If I run with 128 batch-size, I get inference speed of about 1.82 seconds (on average) for the whole batch. I'm only timing the model.encode method.

If i run with 32 batch-size, I get inference speed of about 0.46 seconds (on average) for the whole batch. Now, 0.46 * 4 = 1.84 ==> batching does nothing to help me with optimisation / paralelisation of inference etc.

I was expecting better results, in terms of inference speed, with higher batches. Locally, I am on a 2080Ti GPU machine, with "544 tensor cores" as per NVidia documentation. I have replicated the same exact behavior on a K80 device in the cloud.(much lower inference speeds overall, but the same no-speedup effect with larger batches)

Why is Sentence-Transformer behaving this way? Thank you, I would really appreciate some insights.

nreimers commented 3 years ago

Increasing the batch size only helps when your GPU is under-utilized. If your GPU is at 100% with batch size of 32, you will not see an improvement when going to batch size of 128.

In contrast, if you have a larger batch, more padding is needed to bring all tokens to the same length and more compute time is wasted by the GPU on these padding tokens.

So depending on the model, you get often an optimal speed with batch sizes between 16 and 128. For really small models with e.g. only 2 layers, larger batches might be helpful (there, the python based tokenizer can be a bottle neck).

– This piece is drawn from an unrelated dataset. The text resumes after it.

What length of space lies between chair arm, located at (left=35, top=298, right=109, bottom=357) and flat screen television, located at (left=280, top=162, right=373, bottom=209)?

PetreanuAndi commented 3 years ago

hello @nreimers , and thanks for your input. As i was saying, all my inputs have fixed 512 tokens, same as the max net input size. (such that there is no padding necessary) When running with 32 batch-size, my 2080Ti GPU really is under-utilized, that's why I was expecting a boost in performance when moving to 128 batch size.

The model is "bert-base-nli-mean-tokens". S-BERT. Off-the-shelf with pretrained weights.

My observation is that there is no difference in speed (128 vs 4 * 32 batch size) I have experimentally searched for that optimal speed you are talking about, but no luck in finding it.

I'm pretty sure this is related to some implementation detail of the sentence-transformer encode call. Does the model perform inference sequentially over all elements in the batch? It actually seems like it does :) Will investigate in code..

Any further insights are welcomed.

nreimers commented 3 years ago

@PetreanuAndi The python tokenizer can be quite a bottle neck. You can try to use the fast tokenizers by Huggingface. Just call

model.tokenizer = AutoTokenizer.from_pretrained('hugginface_model_name_or_path', use_fast=True)
HodorTheCoder commented 3 years ago

@PetreanuAndi did you ever figure this out? I'm encoding massive quantities (about 800k sentences) and I was hoping to get a nice boost going from 32 batch to 128, but no such luck.

I haven't looked under the hood yet, but I know for instance with Huggingface transformer models in native PyTorch, for example when doing a bert2bert encoder/decoder model, increasing batch size for inference has a noticeable speed boost and I was hoping it would be the same here. I notice that increasing the batch size roughly 4x the amount of memory being used by the Tesla T4, but the GPU-Util stays the same at roughly 96%.

Did you have any luck with the fast tokenzier?

nreimers commented 3 years ago

Hi, Increasing your batch size only works when your GPU util is low. But with 96% util there is not much improvement left that could be achieved.

Increasing the batch size in that case actually decreases the performance as more padding is needed to make batches uniform in length.

Fast tokenizer is automatically used with transformers 4.

qrdlgit commented 1 year ago

@nreimers Might be a good idea to mention this in the docs.